Оставались концессии. И тут решающий ход сделал Сталин: «Он не хотел бы затруднять положение Мацуока, который вынужден довести до конца борьбу со своими противниками в Японии, и готов облегчить его положение, чтобы он, Мацуока, добился здесь дипломатического блицкрига». Он согласился на конфиденциальное письмо вместо протокола, но предложил определить срок ликвидации концессий в два-три месяца. Мацуока выбил компромиссную формулировку «в течение нескольких месяцев». За несколько минут были согласованы последние поправки. Министр попросил обеспечить ему прямую телеграфную связь с Токио, что и было сделано. Премьер Коноэ, в обход кабинета и Тайного совета, запросил санкцию на подписание договора непосредственно у императора и сразу же получил ее. Тут уж никакой оппозиции быть не могло.
После подписания состоялся банкет. Сталин собственноручно расставлял на столе тарелки и бокалы. Мацуока основательно «принял на грудь», так что на вокзале уже еле стоял на ногах. От вина ли или по какой-то другой причине Сталин и Молотов тоже были в крайне благодушном настроении. Сфотографировались на память: Мацуока держит Сталина под руку. Распрощались. Провожать министра на вокзал поехали заместитель Молотова Лозовский и шеф протокола Барков. По неизвестной причине отправление поезда задержали на час (есть версия, что японскому гостю дали время прийти в себя после банкета). Вдруг на перроне к неподдельному изумлению собравшихся — главным образом, послов стран «оси» — появились Сталин и Молотов. Раньше такой чести не удостаивался никто. На прощание вождь обнял и расцеловал Мацуока, сказав ему: «Европейские проблемы решатся естественным путем, если Япония и Советский Союз будут сотрудничать». «Не только европейские, но и азиатские», — откликнулся отъезжавший гость. «Весь мир будет обустроен!» — воскликнул Сталин. Растроганный до слез Татэкава махал носовым платком и повторял по-русски «Спасибо, спасибо» (23).

** Постановка задачи **
По фрагменту о переговорах с Мацуока ответьте на вопросы, нумеруя ответы так же:
1. Какой срок ликвидации концессий предложил Сталин?
2. Кто поехал провожать министра на вокзал?
3. На какое время задержали отправление поезда?

** Записи набора данных **
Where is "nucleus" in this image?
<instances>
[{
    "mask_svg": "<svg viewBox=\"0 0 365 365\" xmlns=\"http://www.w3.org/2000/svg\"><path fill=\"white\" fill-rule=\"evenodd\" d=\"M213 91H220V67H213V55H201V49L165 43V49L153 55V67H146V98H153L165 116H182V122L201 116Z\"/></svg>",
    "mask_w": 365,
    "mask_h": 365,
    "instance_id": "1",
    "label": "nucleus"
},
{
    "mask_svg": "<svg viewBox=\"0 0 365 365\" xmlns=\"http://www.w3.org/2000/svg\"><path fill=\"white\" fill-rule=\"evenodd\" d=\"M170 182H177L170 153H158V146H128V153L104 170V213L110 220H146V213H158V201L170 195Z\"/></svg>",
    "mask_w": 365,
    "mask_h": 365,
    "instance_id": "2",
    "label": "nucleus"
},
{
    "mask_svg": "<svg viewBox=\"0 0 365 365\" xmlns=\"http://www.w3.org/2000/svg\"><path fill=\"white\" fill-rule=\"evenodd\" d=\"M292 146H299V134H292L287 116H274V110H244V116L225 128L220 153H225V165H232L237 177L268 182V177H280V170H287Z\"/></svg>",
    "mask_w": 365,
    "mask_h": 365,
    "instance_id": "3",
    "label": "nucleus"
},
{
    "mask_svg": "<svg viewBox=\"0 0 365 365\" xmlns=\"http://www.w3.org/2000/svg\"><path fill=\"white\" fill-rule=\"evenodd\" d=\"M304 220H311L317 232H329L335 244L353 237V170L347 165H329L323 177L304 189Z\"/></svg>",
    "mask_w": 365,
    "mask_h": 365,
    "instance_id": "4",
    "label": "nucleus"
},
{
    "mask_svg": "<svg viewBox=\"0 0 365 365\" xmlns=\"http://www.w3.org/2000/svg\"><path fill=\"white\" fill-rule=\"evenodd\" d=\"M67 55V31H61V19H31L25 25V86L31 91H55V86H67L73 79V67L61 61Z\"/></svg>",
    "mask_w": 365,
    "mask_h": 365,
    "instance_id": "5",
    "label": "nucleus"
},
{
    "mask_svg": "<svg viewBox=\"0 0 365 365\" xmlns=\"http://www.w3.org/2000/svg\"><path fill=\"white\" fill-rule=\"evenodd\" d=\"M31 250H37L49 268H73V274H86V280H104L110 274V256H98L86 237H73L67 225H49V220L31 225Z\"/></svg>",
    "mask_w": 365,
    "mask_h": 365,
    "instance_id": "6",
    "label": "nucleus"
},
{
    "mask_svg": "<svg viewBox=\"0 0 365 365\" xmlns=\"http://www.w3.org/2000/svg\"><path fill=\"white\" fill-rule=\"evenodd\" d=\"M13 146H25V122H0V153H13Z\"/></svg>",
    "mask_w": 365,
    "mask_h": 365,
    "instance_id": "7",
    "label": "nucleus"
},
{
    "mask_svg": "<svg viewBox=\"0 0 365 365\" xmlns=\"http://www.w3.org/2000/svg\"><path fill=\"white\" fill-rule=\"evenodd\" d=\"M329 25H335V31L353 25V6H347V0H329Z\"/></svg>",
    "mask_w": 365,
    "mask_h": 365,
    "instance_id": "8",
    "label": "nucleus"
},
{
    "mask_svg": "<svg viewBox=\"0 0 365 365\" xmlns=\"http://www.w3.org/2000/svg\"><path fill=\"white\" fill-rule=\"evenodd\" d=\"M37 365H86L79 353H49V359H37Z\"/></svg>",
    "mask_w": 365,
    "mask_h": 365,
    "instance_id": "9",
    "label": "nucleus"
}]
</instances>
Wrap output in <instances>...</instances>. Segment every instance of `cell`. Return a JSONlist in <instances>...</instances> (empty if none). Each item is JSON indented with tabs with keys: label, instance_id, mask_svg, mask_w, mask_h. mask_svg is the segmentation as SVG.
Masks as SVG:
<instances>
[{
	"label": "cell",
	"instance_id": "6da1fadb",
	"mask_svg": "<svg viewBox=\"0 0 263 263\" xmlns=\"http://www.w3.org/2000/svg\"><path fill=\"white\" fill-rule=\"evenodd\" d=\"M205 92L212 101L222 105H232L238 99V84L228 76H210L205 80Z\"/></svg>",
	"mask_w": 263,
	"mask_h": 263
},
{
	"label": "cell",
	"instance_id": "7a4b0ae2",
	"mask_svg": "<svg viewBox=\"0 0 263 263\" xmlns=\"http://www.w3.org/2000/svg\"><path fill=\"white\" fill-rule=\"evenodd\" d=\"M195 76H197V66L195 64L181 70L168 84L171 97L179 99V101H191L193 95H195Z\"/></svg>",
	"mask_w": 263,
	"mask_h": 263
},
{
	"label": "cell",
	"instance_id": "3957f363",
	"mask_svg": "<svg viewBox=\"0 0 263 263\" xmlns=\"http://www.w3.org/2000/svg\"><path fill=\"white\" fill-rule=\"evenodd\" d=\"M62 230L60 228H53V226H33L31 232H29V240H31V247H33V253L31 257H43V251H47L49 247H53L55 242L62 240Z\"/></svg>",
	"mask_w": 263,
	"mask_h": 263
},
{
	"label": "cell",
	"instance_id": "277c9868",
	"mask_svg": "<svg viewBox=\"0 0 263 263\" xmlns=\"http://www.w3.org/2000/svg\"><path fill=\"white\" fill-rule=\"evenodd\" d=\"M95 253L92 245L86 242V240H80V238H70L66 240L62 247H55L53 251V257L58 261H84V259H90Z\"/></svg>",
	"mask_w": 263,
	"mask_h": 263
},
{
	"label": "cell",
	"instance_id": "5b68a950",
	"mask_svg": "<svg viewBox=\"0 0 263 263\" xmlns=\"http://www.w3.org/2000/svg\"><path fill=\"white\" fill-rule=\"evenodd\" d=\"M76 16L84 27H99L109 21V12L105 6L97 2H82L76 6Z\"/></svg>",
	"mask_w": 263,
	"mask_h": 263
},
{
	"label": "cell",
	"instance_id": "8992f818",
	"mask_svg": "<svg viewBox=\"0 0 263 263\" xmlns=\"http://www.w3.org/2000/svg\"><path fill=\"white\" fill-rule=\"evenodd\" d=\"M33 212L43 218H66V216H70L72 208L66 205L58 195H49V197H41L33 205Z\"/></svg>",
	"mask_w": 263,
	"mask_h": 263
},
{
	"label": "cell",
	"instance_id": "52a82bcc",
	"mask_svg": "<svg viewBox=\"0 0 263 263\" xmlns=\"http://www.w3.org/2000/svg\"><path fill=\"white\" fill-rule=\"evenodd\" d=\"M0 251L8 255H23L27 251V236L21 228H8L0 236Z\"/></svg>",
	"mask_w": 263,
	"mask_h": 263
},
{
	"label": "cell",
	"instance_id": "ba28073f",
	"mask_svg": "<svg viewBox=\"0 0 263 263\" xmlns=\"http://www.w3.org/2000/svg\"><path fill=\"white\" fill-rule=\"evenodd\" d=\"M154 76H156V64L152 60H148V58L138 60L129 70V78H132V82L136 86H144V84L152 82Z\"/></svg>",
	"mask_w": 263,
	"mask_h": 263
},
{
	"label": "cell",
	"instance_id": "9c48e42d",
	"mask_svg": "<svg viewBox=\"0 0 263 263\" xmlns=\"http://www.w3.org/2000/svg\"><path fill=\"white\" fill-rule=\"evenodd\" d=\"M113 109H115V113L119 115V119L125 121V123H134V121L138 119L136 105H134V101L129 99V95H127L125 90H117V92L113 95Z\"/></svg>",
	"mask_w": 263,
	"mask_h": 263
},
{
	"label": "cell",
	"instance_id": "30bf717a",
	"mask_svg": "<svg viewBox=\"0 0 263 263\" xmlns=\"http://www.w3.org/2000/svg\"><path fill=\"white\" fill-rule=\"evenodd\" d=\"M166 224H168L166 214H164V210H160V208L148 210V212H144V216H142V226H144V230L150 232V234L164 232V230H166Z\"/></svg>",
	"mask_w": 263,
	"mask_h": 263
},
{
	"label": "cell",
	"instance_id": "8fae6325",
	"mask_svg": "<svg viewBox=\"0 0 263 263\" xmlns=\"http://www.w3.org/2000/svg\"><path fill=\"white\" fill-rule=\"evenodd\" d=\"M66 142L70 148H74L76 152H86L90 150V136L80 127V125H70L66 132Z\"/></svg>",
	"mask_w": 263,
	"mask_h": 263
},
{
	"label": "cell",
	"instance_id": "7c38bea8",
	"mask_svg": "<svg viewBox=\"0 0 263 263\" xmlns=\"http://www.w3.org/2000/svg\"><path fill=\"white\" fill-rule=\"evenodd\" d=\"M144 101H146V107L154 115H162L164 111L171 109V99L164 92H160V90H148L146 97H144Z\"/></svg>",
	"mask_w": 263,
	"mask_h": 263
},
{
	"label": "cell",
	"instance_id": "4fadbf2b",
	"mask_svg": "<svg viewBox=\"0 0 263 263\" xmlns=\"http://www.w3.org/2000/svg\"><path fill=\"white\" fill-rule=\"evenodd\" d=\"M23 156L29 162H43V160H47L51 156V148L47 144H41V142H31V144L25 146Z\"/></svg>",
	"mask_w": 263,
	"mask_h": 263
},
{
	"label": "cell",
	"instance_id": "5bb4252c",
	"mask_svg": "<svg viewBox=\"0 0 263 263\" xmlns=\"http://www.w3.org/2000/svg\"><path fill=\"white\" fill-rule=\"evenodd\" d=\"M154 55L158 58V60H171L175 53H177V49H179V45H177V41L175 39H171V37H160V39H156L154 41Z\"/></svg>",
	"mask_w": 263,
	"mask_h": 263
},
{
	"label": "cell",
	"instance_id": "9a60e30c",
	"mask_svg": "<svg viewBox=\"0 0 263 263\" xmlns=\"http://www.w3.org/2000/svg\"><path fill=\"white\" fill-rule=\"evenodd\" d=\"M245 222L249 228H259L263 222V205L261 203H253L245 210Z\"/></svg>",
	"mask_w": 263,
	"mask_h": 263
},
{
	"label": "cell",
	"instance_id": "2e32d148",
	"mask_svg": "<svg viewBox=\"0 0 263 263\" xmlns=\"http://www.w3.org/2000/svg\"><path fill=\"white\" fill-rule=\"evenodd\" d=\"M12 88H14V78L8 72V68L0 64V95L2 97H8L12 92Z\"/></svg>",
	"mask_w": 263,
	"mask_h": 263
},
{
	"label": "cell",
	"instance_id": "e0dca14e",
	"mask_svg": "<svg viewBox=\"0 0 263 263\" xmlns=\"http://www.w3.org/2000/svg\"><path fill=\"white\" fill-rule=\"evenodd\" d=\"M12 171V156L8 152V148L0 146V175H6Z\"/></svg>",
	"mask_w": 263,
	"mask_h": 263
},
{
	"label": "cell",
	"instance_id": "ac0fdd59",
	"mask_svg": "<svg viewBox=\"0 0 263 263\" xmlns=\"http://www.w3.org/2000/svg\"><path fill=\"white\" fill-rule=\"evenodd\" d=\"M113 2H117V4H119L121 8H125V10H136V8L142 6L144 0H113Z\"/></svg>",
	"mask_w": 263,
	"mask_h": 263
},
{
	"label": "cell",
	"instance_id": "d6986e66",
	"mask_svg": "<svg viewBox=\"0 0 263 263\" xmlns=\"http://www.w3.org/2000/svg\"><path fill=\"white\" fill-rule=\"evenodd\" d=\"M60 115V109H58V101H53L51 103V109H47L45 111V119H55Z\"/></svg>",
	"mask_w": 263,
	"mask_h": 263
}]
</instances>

** Ответ к заданию **
1. Два-три месяца.
2. Заместитель Молотова Лозовский и шеф протокола Барков.
3. На час.